These are the key concepts you need to understand to accurately answer the question.

Normal Force
When understanding the movement of objects, normal force is a fundamental concept. It plays a crucial role in situations involving static friction. Normal force, denoted as \( N \), is the perpendicular force exerted by a surface in reaction to an object's weight.

In our example, the cabinet weighs 120 lb. When the cabinet is mounted on two casters, the weight is evenly distributed between them. Each caster supports half of the cabinet’s weight, resulting in a normal force of 60 lb for each.

This force is essential in calculating the static friction force, which is the resistance an object encounters when it attempts to slide across a surface. By using the normal force and the coefficient of static friction (\( \mu_s \)), we determine how much resistance needs to be overcome to move the cabinet.
Tipping Condition
Tipping condition is a critical concept when assessing whether or not an object might fall over. It occurs when a force causes an object to pivot beyond its base of support.

In the context of our exercise, as the cabinet is pushed, it could either slide or tip over. Tipping begins when a force creates a moment that competes with the object's weight.

To quantify the tipping condition, consider a point (e.g., caster on one side) where the cabinet might pivot. If the force applied causes a greater moment about this point than the moment from the cabinet's weight, tipping will happen.
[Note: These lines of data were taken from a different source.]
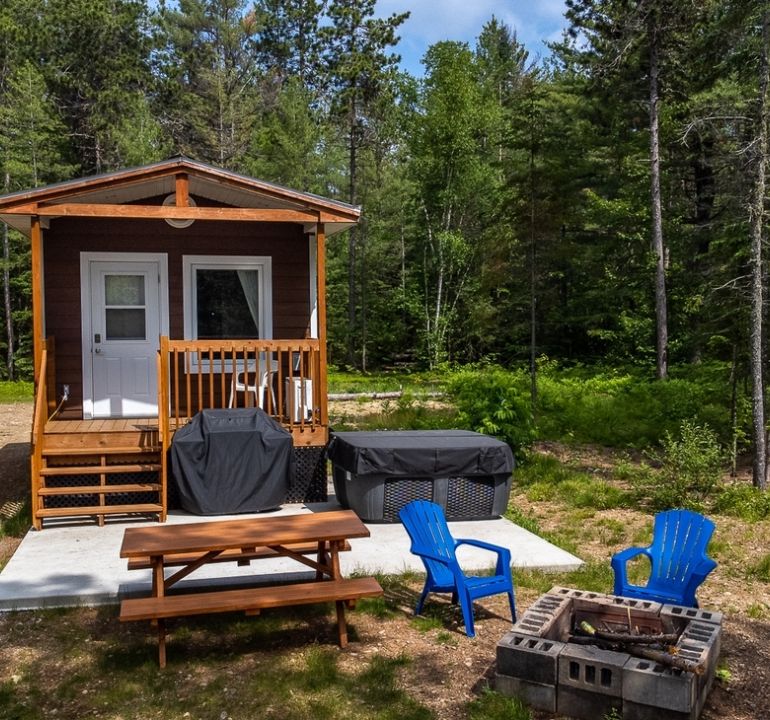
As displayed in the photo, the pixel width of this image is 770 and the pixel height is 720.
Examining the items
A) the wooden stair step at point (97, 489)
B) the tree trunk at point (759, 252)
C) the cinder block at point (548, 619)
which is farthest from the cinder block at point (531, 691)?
the tree trunk at point (759, 252)

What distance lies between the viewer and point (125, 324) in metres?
9.25

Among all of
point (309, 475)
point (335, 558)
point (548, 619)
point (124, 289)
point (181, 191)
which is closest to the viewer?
point (548, 619)

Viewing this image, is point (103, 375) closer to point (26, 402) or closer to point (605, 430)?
point (605, 430)

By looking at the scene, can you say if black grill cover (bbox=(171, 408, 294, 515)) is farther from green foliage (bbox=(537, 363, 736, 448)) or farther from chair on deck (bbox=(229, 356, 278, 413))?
green foliage (bbox=(537, 363, 736, 448))

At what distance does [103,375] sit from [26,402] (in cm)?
1036

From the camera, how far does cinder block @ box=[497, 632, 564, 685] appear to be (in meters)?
3.63

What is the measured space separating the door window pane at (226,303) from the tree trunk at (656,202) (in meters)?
11.8

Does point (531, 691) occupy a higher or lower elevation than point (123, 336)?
lower

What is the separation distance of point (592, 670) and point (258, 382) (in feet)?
17.7

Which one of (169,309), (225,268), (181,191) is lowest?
(169,309)

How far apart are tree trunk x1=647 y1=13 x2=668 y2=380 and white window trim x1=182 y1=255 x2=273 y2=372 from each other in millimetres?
11714

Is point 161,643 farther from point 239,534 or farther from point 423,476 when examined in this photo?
point 423,476

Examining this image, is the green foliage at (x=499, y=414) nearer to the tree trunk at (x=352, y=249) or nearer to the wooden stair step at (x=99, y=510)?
the wooden stair step at (x=99, y=510)

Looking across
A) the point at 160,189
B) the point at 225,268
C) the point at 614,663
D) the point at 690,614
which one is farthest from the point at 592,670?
the point at 160,189
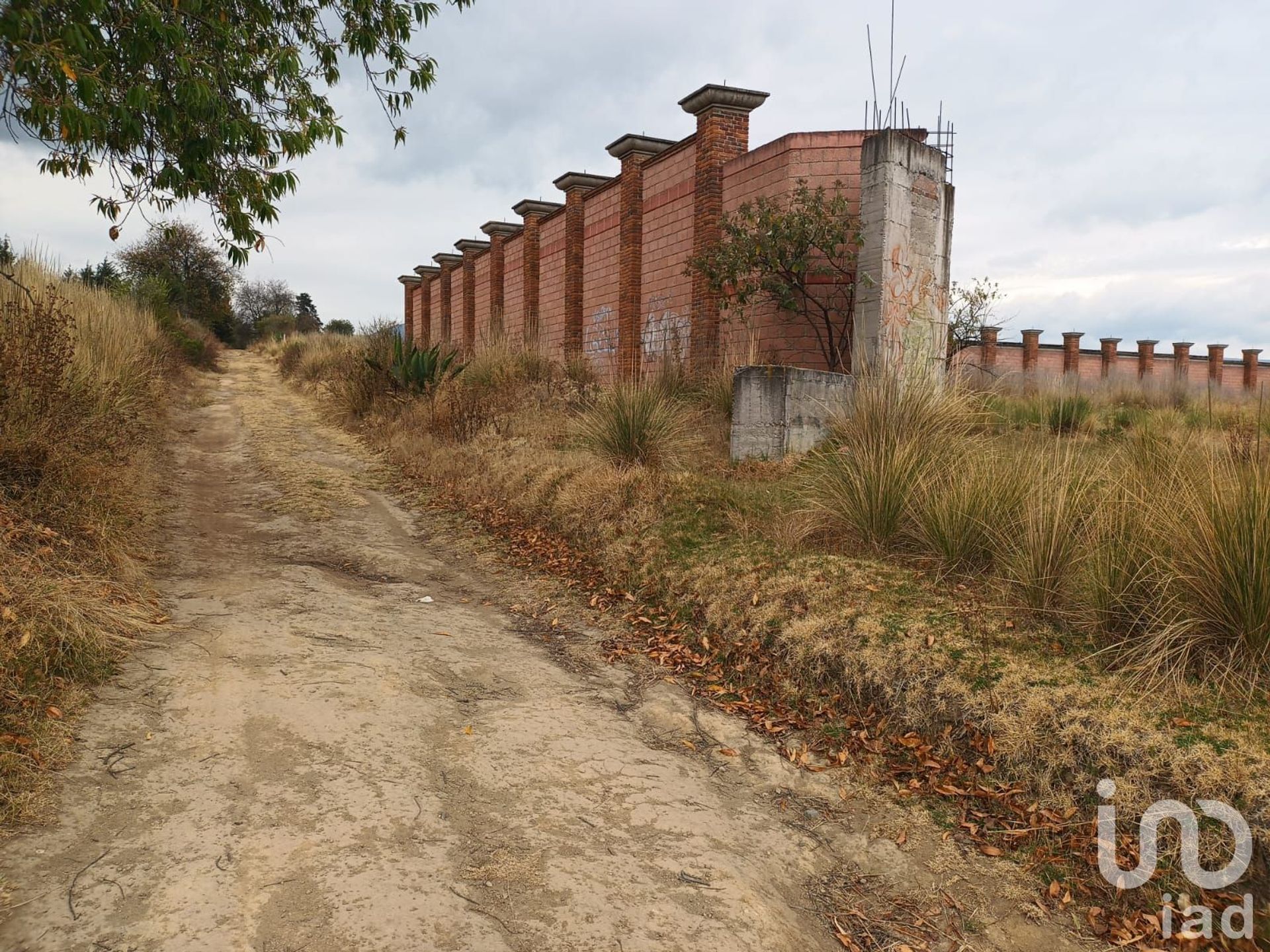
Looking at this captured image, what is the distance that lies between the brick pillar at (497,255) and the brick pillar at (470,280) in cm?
161

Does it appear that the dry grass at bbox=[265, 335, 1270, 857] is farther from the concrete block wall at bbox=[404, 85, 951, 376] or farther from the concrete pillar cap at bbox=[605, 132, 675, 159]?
the concrete pillar cap at bbox=[605, 132, 675, 159]

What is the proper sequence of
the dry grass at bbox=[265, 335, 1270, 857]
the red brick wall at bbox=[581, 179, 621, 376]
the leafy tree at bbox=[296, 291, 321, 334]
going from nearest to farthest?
the dry grass at bbox=[265, 335, 1270, 857] < the red brick wall at bbox=[581, 179, 621, 376] < the leafy tree at bbox=[296, 291, 321, 334]

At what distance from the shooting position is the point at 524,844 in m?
2.94

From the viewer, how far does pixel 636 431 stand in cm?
793

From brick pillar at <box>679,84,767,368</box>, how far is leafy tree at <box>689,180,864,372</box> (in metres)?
1.41

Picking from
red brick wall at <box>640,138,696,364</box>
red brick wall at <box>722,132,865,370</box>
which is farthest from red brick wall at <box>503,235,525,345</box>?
red brick wall at <box>722,132,865,370</box>

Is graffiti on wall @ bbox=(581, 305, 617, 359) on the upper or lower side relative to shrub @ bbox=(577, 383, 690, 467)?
upper

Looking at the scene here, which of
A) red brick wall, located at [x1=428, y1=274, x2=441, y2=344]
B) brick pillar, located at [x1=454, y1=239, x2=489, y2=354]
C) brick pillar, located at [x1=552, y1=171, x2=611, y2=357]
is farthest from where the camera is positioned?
red brick wall, located at [x1=428, y1=274, x2=441, y2=344]

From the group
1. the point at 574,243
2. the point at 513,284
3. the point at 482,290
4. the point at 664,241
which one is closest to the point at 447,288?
the point at 482,290

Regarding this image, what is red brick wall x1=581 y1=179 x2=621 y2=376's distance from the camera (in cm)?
1588

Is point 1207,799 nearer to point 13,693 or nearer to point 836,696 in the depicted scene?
point 836,696

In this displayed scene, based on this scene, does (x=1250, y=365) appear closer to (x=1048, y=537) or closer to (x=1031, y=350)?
(x=1031, y=350)

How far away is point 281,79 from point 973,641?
5.75 m

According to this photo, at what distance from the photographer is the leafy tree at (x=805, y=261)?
10.0 metres
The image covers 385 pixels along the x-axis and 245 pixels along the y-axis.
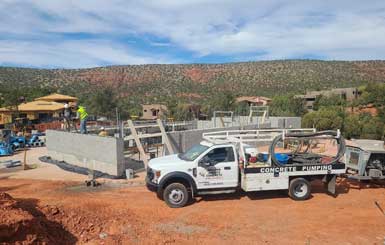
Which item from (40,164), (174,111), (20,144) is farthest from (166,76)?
(40,164)

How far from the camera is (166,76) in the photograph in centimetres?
8969

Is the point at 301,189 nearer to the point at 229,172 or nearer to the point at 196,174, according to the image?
the point at 229,172

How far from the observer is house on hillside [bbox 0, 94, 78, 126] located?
95.5 ft

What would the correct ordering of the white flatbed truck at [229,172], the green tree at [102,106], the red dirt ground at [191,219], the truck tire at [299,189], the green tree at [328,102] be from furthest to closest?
the green tree at [328,102] → the green tree at [102,106] → the truck tire at [299,189] → the white flatbed truck at [229,172] → the red dirt ground at [191,219]

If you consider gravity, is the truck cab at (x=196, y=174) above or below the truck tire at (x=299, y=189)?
above

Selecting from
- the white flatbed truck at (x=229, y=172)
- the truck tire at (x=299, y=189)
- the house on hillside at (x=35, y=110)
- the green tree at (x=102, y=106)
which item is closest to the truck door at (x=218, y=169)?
the white flatbed truck at (x=229, y=172)

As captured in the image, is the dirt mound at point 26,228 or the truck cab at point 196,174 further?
the truck cab at point 196,174

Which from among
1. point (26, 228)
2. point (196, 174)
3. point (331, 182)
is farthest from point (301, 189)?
point (26, 228)

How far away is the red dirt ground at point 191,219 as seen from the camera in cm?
709

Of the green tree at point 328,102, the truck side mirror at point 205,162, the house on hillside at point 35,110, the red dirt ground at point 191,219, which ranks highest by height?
the green tree at point 328,102

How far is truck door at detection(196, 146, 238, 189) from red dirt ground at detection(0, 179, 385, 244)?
0.63m

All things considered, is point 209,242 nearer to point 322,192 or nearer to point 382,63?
point 322,192

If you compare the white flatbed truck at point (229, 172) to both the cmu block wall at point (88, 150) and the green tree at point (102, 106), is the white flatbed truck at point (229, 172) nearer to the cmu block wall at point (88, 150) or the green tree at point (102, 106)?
the cmu block wall at point (88, 150)

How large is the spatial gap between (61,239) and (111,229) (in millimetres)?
1118
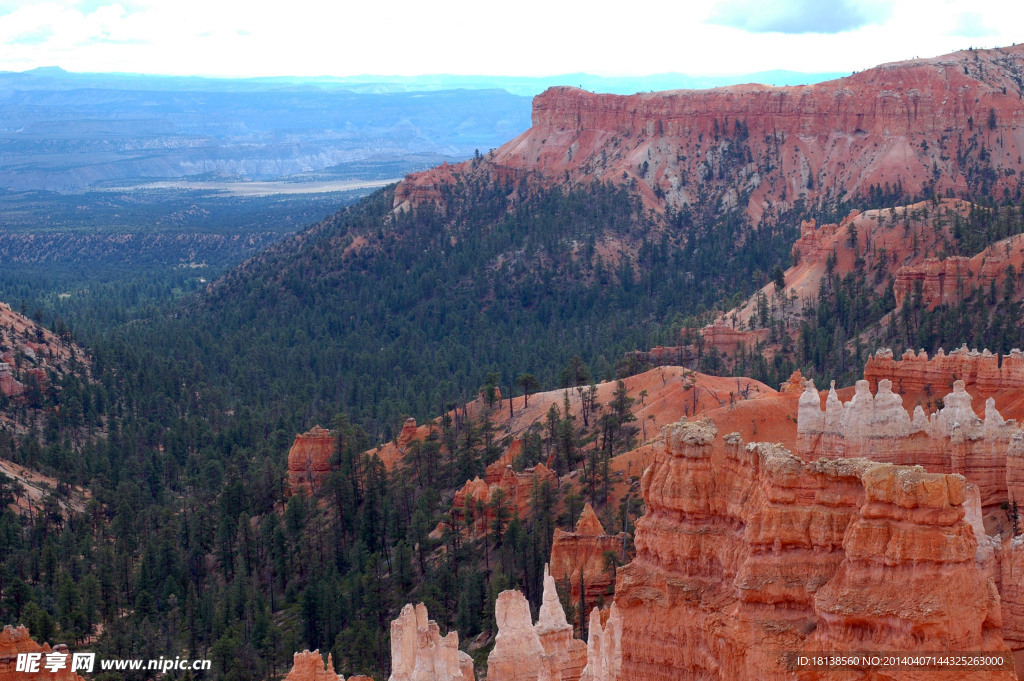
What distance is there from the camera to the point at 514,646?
1460 inches

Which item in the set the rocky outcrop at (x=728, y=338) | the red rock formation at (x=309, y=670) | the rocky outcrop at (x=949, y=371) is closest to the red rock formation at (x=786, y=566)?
the red rock formation at (x=309, y=670)

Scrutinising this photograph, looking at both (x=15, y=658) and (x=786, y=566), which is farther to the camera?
(x=15, y=658)

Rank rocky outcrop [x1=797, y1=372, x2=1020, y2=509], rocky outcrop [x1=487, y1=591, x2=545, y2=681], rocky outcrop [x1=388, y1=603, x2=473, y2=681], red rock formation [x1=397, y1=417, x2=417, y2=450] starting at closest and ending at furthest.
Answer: rocky outcrop [x1=388, y1=603, x2=473, y2=681]
rocky outcrop [x1=487, y1=591, x2=545, y2=681]
rocky outcrop [x1=797, y1=372, x2=1020, y2=509]
red rock formation [x1=397, y1=417, x2=417, y2=450]

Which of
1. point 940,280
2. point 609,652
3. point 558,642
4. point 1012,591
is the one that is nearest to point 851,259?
point 940,280

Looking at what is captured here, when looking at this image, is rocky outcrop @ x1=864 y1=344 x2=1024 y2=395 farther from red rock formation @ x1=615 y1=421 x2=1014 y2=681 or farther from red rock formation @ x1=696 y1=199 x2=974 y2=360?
red rock formation @ x1=696 y1=199 x2=974 y2=360

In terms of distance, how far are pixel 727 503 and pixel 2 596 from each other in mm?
57976

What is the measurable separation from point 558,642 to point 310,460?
60.4 meters

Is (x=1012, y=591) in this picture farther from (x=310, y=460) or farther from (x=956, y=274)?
(x=956, y=274)

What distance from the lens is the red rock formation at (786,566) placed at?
24625mm

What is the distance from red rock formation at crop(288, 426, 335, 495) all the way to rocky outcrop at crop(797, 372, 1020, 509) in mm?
52958

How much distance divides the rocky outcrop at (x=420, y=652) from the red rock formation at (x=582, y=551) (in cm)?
1954

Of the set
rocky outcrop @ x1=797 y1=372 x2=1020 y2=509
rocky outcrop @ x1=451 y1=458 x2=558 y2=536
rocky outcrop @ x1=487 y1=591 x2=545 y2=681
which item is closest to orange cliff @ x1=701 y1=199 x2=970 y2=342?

It’s crucial to balance these forces to prevent the cabinet from toppling over.
Moment of Force
Moment of force, often referred to as torque, is the rotational effect of a force applied at a distance from a pivot point. It is calculated using the formula \( M = F \times d \), where \( F \) is the force and \( d \) is the distance from the pivot point.

For the cabinet in our scenario, when applying a sideward force, it introduces a moment about the edge of one of the casters. The tipping condition equation, \( P \cdot h = W \cdot \frac{l}{2} \), involves equating the moment from the force \( P \) at height \( h \) with the moment from the weight \( W \) about the caster's pivot point.

Understanding the moment of force helps in determining the safest way to apply force without causing tipping, especially when the height at which the force is applied affects stability.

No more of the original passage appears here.